Compositional effects on element partitioning between Mg-silicate perovskite and silicate melts

High-pressure melting experiments were performed at ~26 GPa and ~2,200–2,400°C on synthetic peridotite compositions with varying FeO and Al₂O₃ contents and on a synthetic CI chondrite analogue composition. Peridotite liquids show a crystallisation sequence of ferropericlase (Fp) followed down temperature by Mg-silicate perovskite (MgPv) + Fp, which contrasts a sequence of MgPv followed by MgPv + Fp observed in the chondritic composition. The difference in crystallisation sequence is a consequence of the different bulk Mg/Si ratios.

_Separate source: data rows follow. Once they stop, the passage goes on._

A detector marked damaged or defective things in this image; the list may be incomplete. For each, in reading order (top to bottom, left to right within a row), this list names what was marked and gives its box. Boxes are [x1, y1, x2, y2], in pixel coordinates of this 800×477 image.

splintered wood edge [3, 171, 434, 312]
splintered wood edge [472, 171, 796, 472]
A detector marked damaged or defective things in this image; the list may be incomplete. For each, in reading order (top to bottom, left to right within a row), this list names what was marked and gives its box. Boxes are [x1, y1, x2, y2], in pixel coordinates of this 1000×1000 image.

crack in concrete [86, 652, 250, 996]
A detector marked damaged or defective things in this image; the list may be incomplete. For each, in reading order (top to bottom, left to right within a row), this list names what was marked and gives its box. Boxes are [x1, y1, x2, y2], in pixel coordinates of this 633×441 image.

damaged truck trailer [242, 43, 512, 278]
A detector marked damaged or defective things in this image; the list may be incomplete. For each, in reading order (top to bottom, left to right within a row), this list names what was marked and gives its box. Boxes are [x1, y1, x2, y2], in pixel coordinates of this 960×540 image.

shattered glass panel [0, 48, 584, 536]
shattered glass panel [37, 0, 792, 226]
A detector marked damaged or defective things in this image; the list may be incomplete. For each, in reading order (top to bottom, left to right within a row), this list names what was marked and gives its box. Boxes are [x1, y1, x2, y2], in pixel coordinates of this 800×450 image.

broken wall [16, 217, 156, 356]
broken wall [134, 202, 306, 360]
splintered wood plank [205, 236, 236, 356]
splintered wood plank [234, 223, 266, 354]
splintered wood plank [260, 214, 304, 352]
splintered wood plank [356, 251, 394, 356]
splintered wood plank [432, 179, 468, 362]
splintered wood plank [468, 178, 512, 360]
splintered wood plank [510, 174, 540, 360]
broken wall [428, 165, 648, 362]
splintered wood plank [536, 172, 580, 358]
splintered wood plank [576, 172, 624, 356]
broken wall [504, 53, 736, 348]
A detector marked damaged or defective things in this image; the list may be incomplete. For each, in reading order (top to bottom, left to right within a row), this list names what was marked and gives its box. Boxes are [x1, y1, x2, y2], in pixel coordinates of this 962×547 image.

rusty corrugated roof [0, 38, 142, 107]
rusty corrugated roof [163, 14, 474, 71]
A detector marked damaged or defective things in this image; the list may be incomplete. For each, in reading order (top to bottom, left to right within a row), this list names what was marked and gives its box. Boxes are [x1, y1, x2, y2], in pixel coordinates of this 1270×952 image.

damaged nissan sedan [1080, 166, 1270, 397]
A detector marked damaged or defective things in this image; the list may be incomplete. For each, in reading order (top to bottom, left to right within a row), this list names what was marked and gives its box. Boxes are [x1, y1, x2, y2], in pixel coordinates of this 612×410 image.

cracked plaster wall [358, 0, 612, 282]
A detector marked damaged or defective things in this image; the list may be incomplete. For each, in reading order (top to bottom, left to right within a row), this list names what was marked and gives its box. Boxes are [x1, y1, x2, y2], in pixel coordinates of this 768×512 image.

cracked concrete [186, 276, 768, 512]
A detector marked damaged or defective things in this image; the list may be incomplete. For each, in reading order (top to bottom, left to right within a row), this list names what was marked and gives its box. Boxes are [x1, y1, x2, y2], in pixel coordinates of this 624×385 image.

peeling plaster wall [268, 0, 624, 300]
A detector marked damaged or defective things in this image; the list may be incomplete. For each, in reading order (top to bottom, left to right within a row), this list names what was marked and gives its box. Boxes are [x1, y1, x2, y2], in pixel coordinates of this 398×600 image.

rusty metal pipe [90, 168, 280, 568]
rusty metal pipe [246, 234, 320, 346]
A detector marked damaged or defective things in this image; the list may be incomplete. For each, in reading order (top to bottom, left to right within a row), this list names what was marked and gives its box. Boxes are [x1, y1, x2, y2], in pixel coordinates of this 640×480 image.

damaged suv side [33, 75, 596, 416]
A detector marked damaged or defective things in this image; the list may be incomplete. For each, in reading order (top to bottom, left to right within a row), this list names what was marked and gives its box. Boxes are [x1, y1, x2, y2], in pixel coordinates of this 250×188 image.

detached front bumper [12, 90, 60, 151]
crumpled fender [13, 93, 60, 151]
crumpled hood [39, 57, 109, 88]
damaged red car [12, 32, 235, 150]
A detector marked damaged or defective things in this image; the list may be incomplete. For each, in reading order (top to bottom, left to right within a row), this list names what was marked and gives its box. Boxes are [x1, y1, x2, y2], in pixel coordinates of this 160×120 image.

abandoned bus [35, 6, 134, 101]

MgPv/melt partition coefficients for major, minor and trace elements were determined by electron microprobe and secondary ion mass spectrometry. Partition coefficients of tri- and tetravalent elements increase with increasing Al concentration in MgPv. A lattice strain model indicates that Al³⁺ substitutes predominantly onto the Si-site in MgPv, whereas most elements substitute onto the Mg-site, which is consistent with a charge-compensating coupled substitution mechanism. MgPv/melt partition coefficients for Mg (D_Mg) and Si (D_Si) are related to the melt Mg/Si ratio such that D_Si becomes lower than D_Mg at low Mg/Si melt ratios. We use a crystal fractionation model, based on upper mantle refractory lithophile element ratios, to constrain the amount of MgPv and Ca-silicate perovskite (CaPv) that could have fractionated during a Hadean magma ocean event and could still be present as a chemically distinct heterogeneity in the lower mantle today. We show that a fractionated crystal pile composed of 96% MgPv and 4% CaPv could comprise up to 13 wt% of the entire mantle.